Sure. A polymorphic worm can certainly use a "mutex" if it wants, to coordinate its activity. Nothing prevents it from doing so.

Depending upon what method it uses, this may provide a signature that signature-based A/V can use to recognize presence of the worm. Some of these methods may be easier for signature-based A/V to recognize than others. There are sneaky methods that a worm could use to coordinate between its instances that might not be trivial for A/V to detect.

For instance, one way that a polymorphic worm could coordinate its actions across all of its instances would be to communicate over the network with a command-and-control (C&C) server. The C&C server can track all instances and tell them what to do. Read about botnets for more. The C&C channel is a potential way that A/V can detect such bots, but there are also ways that bot operators can make the C&C channel stealthier, and ultimately this is a cat-and-mouse game.
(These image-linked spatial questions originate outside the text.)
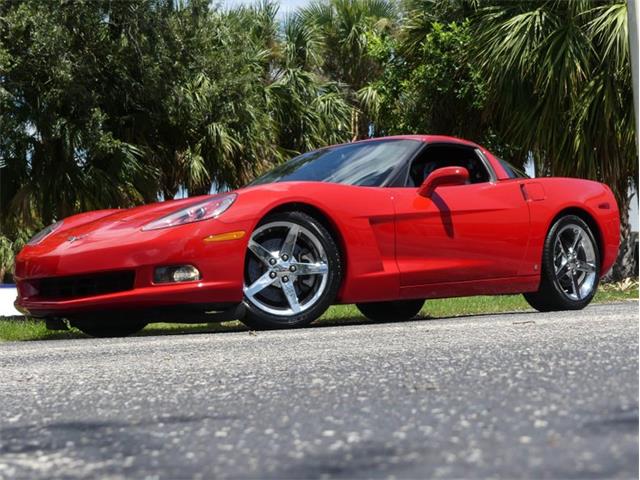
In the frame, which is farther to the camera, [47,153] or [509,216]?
[47,153]

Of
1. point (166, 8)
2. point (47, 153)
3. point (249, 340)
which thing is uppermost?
point (166, 8)

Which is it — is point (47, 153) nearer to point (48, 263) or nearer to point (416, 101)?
point (416, 101)

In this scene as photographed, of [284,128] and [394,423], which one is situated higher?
[284,128]

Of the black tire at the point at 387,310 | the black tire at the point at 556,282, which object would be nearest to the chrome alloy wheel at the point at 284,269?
the black tire at the point at 387,310

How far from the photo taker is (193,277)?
18.5 feet

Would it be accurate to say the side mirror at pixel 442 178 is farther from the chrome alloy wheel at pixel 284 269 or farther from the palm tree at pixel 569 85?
the palm tree at pixel 569 85

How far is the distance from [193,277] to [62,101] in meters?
8.77

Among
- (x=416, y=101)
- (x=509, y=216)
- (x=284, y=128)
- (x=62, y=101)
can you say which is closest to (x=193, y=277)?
(x=509, y=216)

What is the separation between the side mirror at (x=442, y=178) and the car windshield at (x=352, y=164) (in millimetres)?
233

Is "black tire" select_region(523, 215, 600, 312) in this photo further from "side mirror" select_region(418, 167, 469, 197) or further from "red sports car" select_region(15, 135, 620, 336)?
"side mirror" select_region(418, 167, 469, 197)

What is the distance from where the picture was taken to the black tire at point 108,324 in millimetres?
5734

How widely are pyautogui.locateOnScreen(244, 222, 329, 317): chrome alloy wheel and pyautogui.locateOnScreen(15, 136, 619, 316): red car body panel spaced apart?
13cm

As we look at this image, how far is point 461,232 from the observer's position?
255 inches

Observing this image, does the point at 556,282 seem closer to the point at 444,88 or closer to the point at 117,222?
the point at 117,222
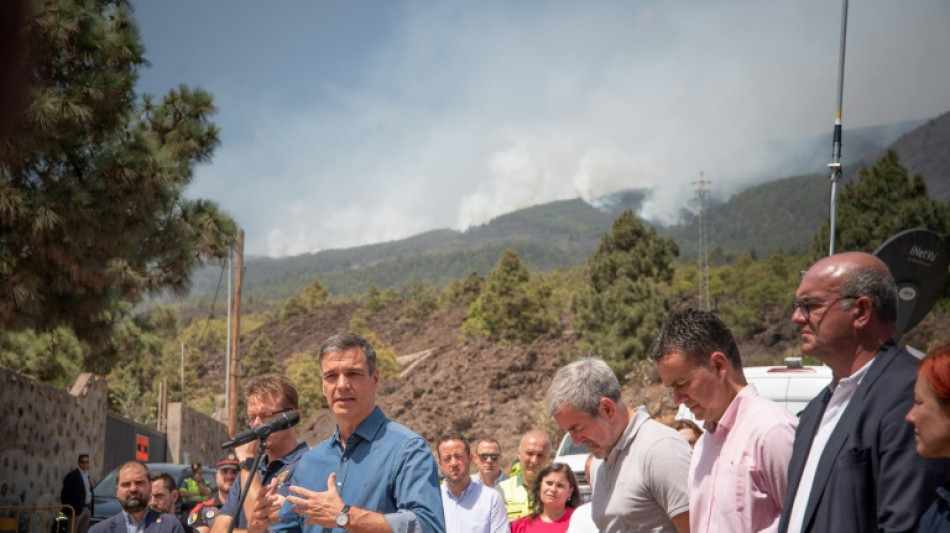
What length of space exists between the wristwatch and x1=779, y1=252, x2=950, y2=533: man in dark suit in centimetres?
151

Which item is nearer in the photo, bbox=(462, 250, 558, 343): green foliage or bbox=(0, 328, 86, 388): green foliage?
bbox=(0, 328, 86, 388): green foliage

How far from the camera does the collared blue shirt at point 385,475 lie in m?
4.04

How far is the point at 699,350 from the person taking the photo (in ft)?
13.3

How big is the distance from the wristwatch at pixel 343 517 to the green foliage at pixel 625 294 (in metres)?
54.3

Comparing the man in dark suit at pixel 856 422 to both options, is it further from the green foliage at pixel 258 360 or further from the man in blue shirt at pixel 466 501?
the green foliage at pixel 258 360

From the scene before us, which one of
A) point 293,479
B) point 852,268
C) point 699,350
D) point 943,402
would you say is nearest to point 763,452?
point 699,350

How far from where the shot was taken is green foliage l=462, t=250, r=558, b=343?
95.5m

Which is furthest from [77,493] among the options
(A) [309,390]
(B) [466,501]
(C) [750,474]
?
(A) [309,390]

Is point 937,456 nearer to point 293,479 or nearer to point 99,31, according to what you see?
point 293,479

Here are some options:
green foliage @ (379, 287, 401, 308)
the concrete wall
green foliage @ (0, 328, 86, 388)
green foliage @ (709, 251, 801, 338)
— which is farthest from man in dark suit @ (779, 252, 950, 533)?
green foliage @ (379, 287, 401, 308)

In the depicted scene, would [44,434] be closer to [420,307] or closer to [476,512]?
[476,512]

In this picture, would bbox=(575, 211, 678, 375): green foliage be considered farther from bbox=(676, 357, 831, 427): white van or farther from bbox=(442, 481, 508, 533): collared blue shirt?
bbox=(442, 481, 508, 533): collared blue shirt

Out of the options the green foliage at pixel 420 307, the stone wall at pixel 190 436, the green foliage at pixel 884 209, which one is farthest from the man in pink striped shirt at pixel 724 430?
the green foliage at pixel 420 307

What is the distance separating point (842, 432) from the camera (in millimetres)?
3328
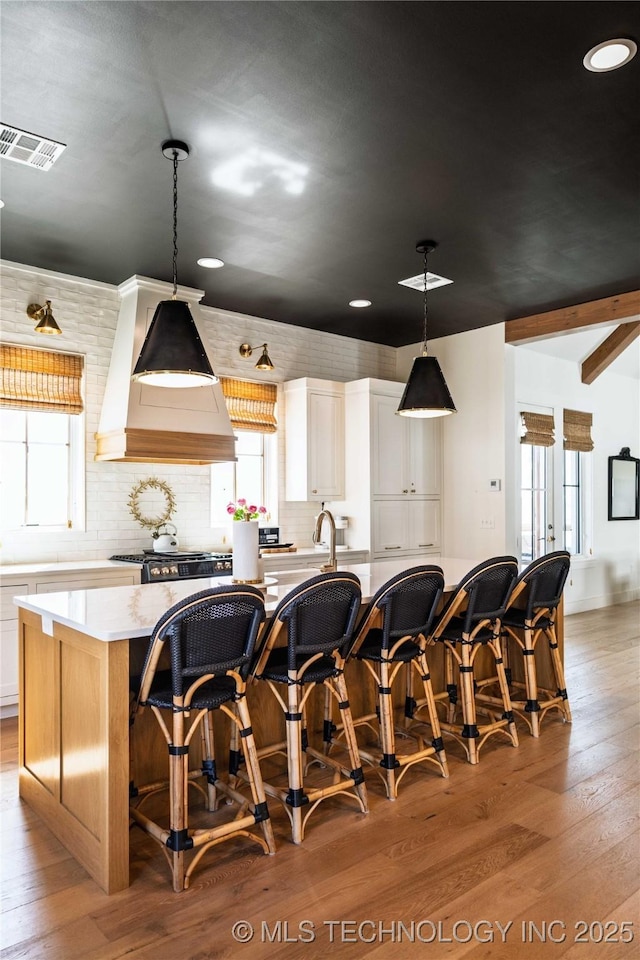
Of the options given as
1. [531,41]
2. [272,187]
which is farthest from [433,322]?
[531,41]

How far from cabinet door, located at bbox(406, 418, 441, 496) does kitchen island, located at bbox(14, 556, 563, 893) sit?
329 cm

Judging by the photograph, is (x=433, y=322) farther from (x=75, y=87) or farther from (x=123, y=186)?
(x=75, y=87)

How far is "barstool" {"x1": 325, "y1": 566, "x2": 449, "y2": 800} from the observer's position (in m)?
3.04

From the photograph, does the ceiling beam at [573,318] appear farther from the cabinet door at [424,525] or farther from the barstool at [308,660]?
the barstool at [308,660]

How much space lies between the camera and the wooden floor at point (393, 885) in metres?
2.03

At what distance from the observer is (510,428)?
6.20 m

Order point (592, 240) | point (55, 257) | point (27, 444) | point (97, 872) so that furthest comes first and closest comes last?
point (27, 444) < point (55, 257) < point (592, 240) < point (97, 872)

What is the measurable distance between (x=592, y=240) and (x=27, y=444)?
13.5ft

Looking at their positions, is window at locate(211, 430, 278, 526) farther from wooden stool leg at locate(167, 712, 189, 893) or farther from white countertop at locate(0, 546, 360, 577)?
wooden stool leg at locate(167, 712, 189, 893)

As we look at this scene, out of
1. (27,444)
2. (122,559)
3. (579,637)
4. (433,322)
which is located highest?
(433,322)

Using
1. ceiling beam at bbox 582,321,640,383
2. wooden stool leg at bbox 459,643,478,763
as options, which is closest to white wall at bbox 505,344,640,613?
ceiling beam at bbox 582,321,640,383

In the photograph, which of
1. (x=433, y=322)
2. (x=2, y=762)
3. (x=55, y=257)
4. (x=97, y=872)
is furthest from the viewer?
(x=433, y=322)

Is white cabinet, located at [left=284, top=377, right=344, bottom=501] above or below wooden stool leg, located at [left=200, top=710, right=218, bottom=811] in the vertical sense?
above

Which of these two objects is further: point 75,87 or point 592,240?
point 592,240
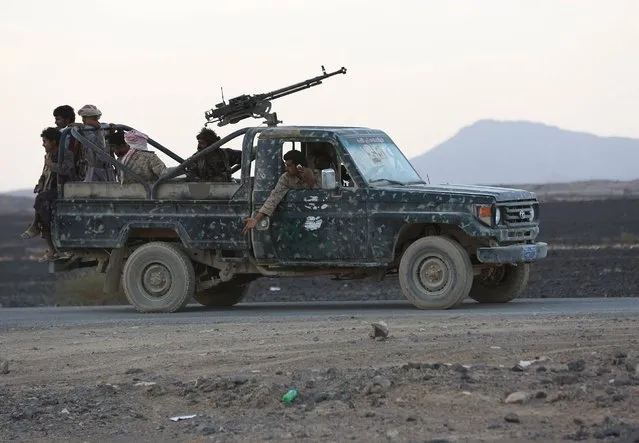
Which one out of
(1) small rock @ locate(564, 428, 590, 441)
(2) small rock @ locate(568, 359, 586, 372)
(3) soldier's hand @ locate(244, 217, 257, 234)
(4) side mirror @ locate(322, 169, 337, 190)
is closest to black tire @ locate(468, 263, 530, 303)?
(4) side mirror @ locate(322, 169, 337, 190)

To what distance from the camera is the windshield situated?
63.4 ft

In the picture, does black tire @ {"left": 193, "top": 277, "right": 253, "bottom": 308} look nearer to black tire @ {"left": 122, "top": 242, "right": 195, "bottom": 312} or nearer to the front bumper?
black tire @ {"left": 122, "top": 242, "right": 195, "bottom": 312}

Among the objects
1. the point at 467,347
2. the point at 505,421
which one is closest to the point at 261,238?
the point at 467,347

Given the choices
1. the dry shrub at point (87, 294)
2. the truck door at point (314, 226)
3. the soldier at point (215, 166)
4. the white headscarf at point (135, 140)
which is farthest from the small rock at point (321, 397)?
the dry shrub at point (87, 294)

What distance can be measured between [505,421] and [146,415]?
8.87 feet

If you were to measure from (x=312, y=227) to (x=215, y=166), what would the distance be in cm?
166

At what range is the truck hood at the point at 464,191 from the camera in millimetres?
18844

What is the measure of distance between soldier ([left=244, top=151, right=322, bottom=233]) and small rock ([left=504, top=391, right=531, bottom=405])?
7702 mm

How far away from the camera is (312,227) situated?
19359 mm

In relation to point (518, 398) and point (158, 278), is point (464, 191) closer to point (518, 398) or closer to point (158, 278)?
point (158, 278)

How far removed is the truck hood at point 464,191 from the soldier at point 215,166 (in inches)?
81.2

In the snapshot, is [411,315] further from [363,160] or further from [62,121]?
[62,121]

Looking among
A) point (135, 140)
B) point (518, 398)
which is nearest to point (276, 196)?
point (135, 140)

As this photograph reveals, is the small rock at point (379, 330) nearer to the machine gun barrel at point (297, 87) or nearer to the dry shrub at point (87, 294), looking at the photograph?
the machine gun barrel at point (297, 87)
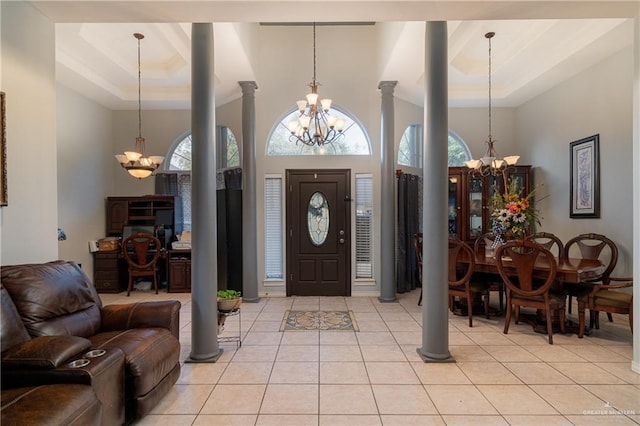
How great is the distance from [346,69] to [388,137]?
58.8 inches

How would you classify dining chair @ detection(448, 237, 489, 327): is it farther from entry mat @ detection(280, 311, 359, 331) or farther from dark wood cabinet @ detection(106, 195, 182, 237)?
dark wood cabinet @ detection(106, 195, 182, 237)

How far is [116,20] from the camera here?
9.32ft

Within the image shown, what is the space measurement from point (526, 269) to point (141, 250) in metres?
5.66

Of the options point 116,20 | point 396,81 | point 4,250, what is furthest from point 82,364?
point 396,81

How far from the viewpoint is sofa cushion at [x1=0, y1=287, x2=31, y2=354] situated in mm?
1930

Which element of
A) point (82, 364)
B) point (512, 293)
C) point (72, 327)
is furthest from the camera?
point (512, 293)

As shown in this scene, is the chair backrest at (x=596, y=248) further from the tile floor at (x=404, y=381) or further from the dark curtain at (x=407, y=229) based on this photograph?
the dark curtain at (x=407, y=229)

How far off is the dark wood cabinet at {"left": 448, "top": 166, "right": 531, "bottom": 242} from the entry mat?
8.99 feet

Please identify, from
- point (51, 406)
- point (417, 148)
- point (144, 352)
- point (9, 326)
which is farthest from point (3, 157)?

I think the question you asked is of dubious practical relevance. Large-scale worms these days are passe. Instead of trying to infect millions of machines and get in the news, these days bad guys try to stay under the radar. Usually a much smaller botnet suffices, and it's not that hard to assemble one. Nor do they need sophisticated super-genius level exploits; given the number of poorly secured machines on the Internet, it's just not that hard for them to assemble a botnet with a few hundred or a few thousand compromised machines.